A new trial is about to start in the UK, seeing if different vaccines can be mixed and matched in a two-dose schedule, and whether the timing matters. Governments want to know the answer as vaccines are in short supply. Oxford University’s Matthew Snape takes Roland Pease through the thinking.
Despite the numbers of vaccines being approved for use we still need treatments for Covid-19. A team at the University of North Carolina is upgrading the kind of manufactured antibodies that have been used to treat patients during the pandemic, monoclonal antibodies. Lisa Gralinski explains how they are designing souped-up antibodies that’ll neutralise not just SARS-CoV-2, but a whole range of coronaviruses.
Before global warming, the big ecological worry that exercised environmentalists was acid rain. We’d routinely see pictures of forests across the world dying because of the acid soaking they’d had poisoning the soil. In a way, this has been one of environmental activism’s success stories. The culprit was sulphur in coal and in forecourt fuels – which could be removed, with immediate effect on air quality. But biogeochemist Tobias Goldhammer of the Leibniz Institute in Berlin and colleagues have found that sulphur, from other sources, is still polluting water courses.
There’s been debate over when and where dogs became man’s best friend.
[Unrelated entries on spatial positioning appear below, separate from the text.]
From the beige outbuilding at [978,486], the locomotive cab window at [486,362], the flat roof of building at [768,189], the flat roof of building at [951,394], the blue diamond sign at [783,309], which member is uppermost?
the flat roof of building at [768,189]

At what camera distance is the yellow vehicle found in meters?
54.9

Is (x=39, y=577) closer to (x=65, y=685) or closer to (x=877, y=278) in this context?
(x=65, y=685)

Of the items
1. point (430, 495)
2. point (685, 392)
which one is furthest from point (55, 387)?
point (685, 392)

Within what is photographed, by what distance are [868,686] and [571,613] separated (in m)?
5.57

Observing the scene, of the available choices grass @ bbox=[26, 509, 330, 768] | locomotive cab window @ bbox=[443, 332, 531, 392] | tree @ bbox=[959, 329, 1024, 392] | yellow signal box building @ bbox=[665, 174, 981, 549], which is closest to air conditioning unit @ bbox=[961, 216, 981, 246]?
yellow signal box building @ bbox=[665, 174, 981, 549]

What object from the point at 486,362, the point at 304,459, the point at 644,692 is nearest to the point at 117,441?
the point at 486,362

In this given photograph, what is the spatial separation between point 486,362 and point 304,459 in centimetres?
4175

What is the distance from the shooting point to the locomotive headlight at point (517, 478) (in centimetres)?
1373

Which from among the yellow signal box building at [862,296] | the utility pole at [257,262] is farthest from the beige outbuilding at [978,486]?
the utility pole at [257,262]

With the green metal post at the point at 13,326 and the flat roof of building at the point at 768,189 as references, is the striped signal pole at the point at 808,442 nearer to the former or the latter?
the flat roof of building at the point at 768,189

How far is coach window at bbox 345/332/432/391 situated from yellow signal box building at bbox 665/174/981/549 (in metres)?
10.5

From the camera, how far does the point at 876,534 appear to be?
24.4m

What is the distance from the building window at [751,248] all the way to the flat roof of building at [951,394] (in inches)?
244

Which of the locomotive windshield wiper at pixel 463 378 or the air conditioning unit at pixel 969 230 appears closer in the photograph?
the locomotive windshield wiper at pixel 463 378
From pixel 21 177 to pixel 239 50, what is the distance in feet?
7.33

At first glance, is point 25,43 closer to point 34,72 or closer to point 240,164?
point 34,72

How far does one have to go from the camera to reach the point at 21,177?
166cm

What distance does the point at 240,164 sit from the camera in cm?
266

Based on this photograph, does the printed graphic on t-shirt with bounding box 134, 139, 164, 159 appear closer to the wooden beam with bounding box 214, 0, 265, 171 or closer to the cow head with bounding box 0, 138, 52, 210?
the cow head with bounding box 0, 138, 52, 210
Geoff Marsh reports on new research from archaeology and genetics that puts the time at around 20,000 years ago and the place as Siberia.
Could being happier help us fight infectious disease?
As the world embarks on a mass vaccination programme to protect populations from Covid-19, Crowdscience asks whether our mood has any impact on our immune systems. In other words, could being happier help us fight infectious diseases? Marnie Chesterton explores how our mental wellbeing can impact our physical health and hears that stress and anxiety make it harder for our natural defence systems to kick in – a field known as psychoneuroimmunology. Professor Kavita Vedhara from the University of Nottingham explains flu jabs are less successful in patients with chronic stress.
So scientists are coming up with non-pharmacological ways to improve vaccine efficiency. We investigate the idea that watching a short feel-good video before receiving the inoculation could lead to increased production of antibodies to a virus. And talk to Professor Richard Davidson who says mindfulness reduces stress and makes vaccines more effective.